一道看似博弈论的题，其实就是模板题而已。

分析：
平面上N个点，两个人轮流取点，而且规定当前取的点和上一个取的点的曼哈顿距离要小于L，所以，点可以看成两两成对消去。
这也就转成了一般图匹配，如果存在完美匹配，那么后手的人总可以取完，如果不存在，那么先手的人可以拿一个孤立点，这样第二个人要么没有匹配点，要么只能拆到一个匹配对，但这样又造成了孤立点。

网上有个人拿二分图匹配过了....看来数据很弱.....
代码：

#include <cstdio>
#include <cstring>
#include <algorithm>
#include <iostream>
#include <cmath>
#define MAXN 450
using namespace std;

int x[MAXN], y[MAXN];

struct Graph
{
    bool mat[MAXN + 1][MAXN + 1];
    int n;

    bool inque[MAXN + 1];
    int que[MAXN], head, tail;

    int match[MAXN + 1], father[MAXN + 1], base[MAXN + 1];

    void init(int _n)
    {
        n = _n;
        for (int i = 1; i <= n; ++i)
        {
            match[i] = 0;
            for (int j = 1; j <= n; ++j)
                mat[i][j] = false;
        }
    }

    int pop()
    {
        return que[head++];
    }

    void push(int x)
    {
        que[tail++] = x;
        inque[x] = true;
    }

    void add_edge(int a, int b)
    {
        mat[a][b] = mat[b][a] = true;
    }

    int inpath[MAXN + 1];
    static int pcnt;

    int find_ancestor(int u, int v)
    {
        ++pcnt;
        while (u)
        {
            u = base[u];
            inpath[u] = pcnt;
            u = father[match[u]];
        }

        while (true)
        {
            v = base[v];
            if (inpath[v] == pcnt)
                return v;
            v = father[match[v]];
        }
    }

    int inblossom[MAXN + 1];
    static int bcnt;

    void reset(int u, int anc)
    {
        while (u != anc)
        {
            int v = match[u];
            inblossom[base[v]] = bcnt;
            inblossom[base[u]] = bcnt;
            v = father[v];
            if (base[v] != anc) father[v] = match[u];
            u = v;
        }
    }

    void contract(int u, int v)
    {
        int anc = find_ancestor(u, v);
        ++bcnt;
        reset(u, anc);
        reset(v, anc);
        if (base[u] != anc) father[u] = v;
        if (base[v] != anc) father[v] = u;
        for (int i = 1; i <= n; ++i)
            if (inblossom[base[i]] == bcnt)
            {
                base[i] = anc;
                if (!inque[i]) push(i);
            }
    }

    int find_augment(int start)
    {
        for (int i = 1; i <= n; ++i)
        {
            father[i] = 0;
            inque[i] = false;
            base[i] = i;
        }
        head = 0, tail = 0, push(start);
        while (head < tail)
        {
            int u = pop();
            for (int v = 1; v <= n; ++v)
                if (mat[u][v] && base[v] != base[u] && match[v] != u)
                {
                    if (v == start || (match[v] && father[match[v]]))
                        contract(u, v);
                    else
                    {
                        if (father[v] == 0)
                        {
                            if (match[v])

============

(任务 1): 请把列表里的“eruption”改成“flare”，其余一律不动，再写出整个列表，但图片不要放进答复。
阅读材料与列表彼此无关。

============

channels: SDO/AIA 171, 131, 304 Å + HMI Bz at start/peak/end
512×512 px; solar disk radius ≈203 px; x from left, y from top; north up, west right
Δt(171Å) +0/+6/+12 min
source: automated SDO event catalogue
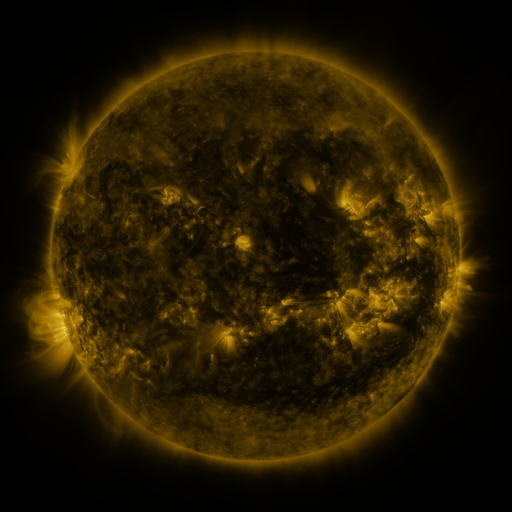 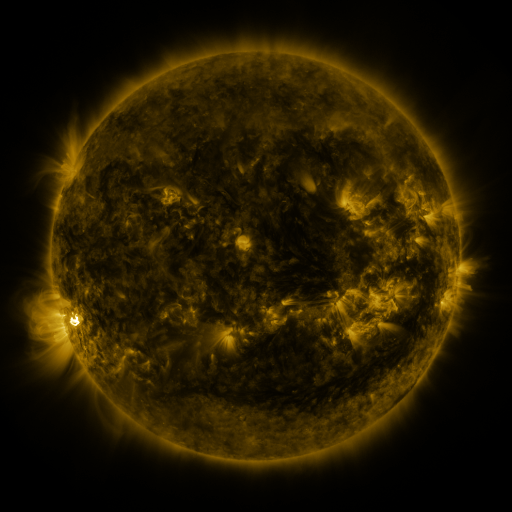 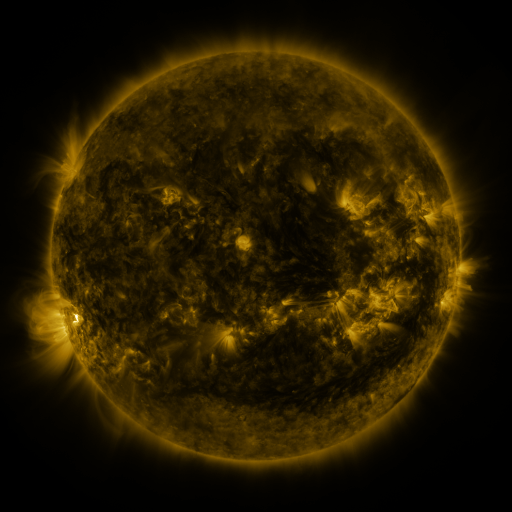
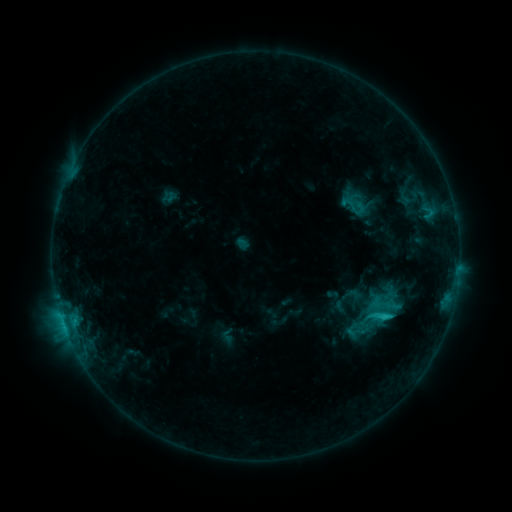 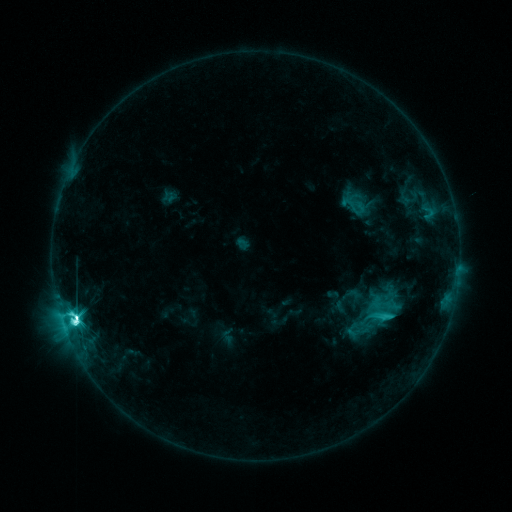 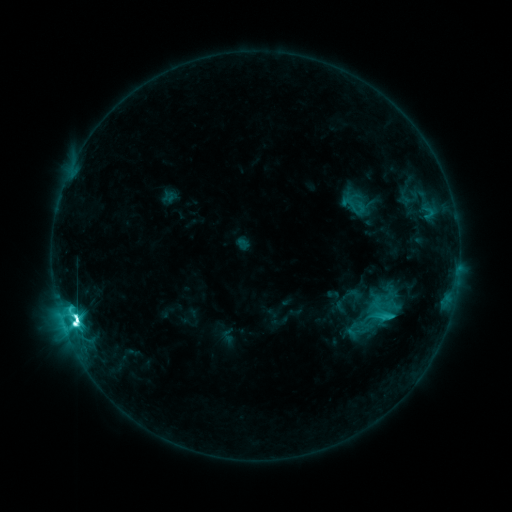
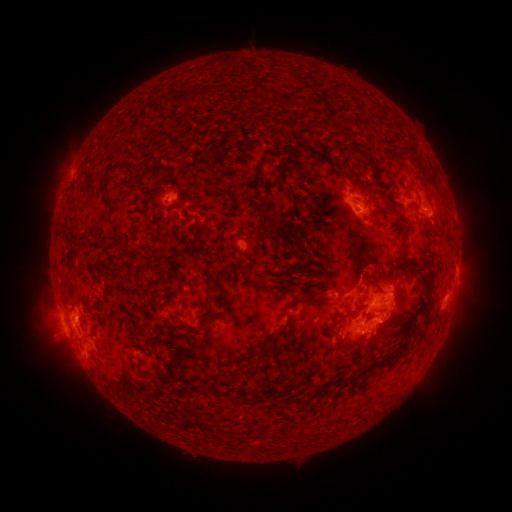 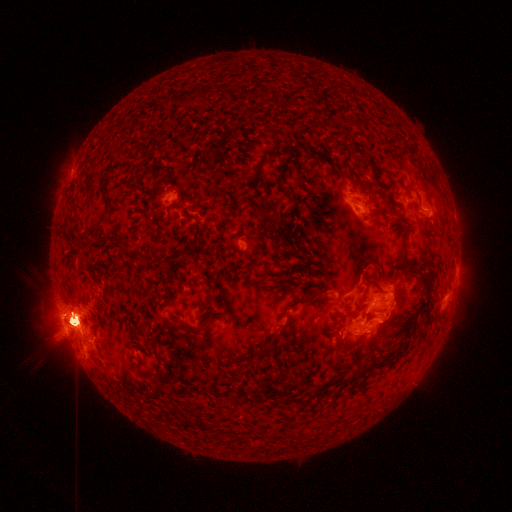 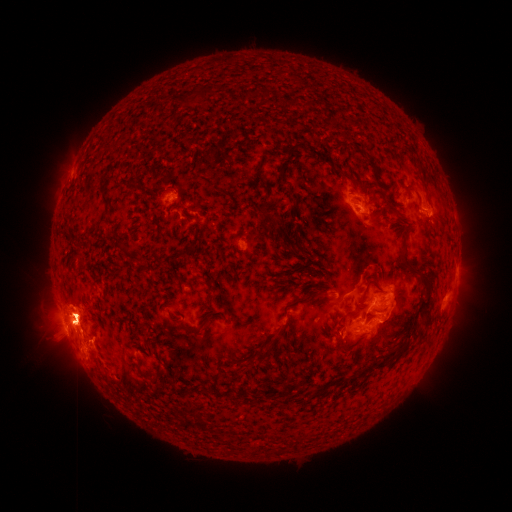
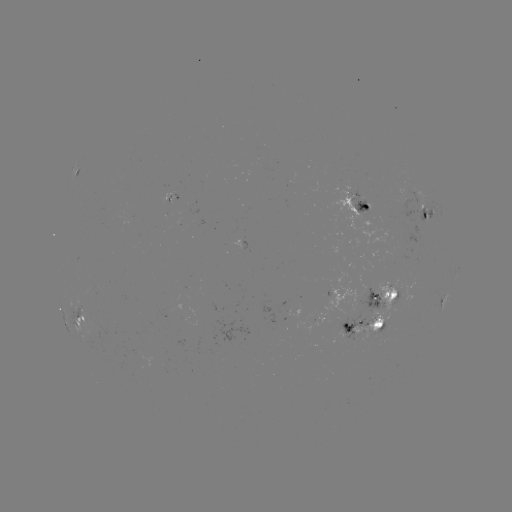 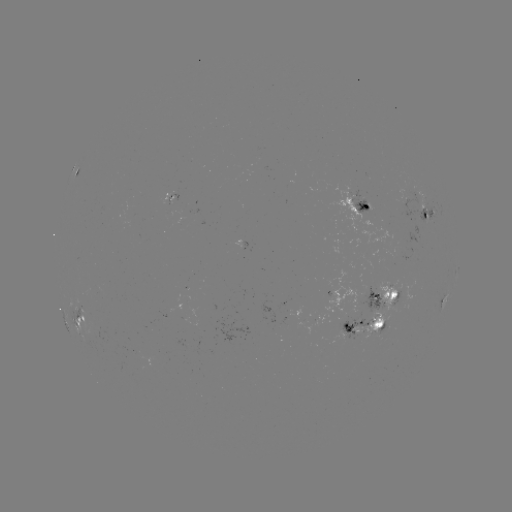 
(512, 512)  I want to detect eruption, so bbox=[343, 268, 419, 364].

============

(任务 2): 请列出阅读材料的代码中用 #include 引入的所有头文件。

(答复 1):
channels: SDO/AIA 171, 131, 304 Å + HMI Bz at start/peak/end
512×512 px; solar disk radius ≈203 px; x from left, y from top; north up, west right
Δt(171Å) +0/+6/+12 min
source: automated SDO event catalogue
(512, 512)  I want to detect flare, so bbox=[343, 268, 419, 364].

(答复 2): <cstdio>、<cstring>、<algorithm>、<iostream>、<cmath>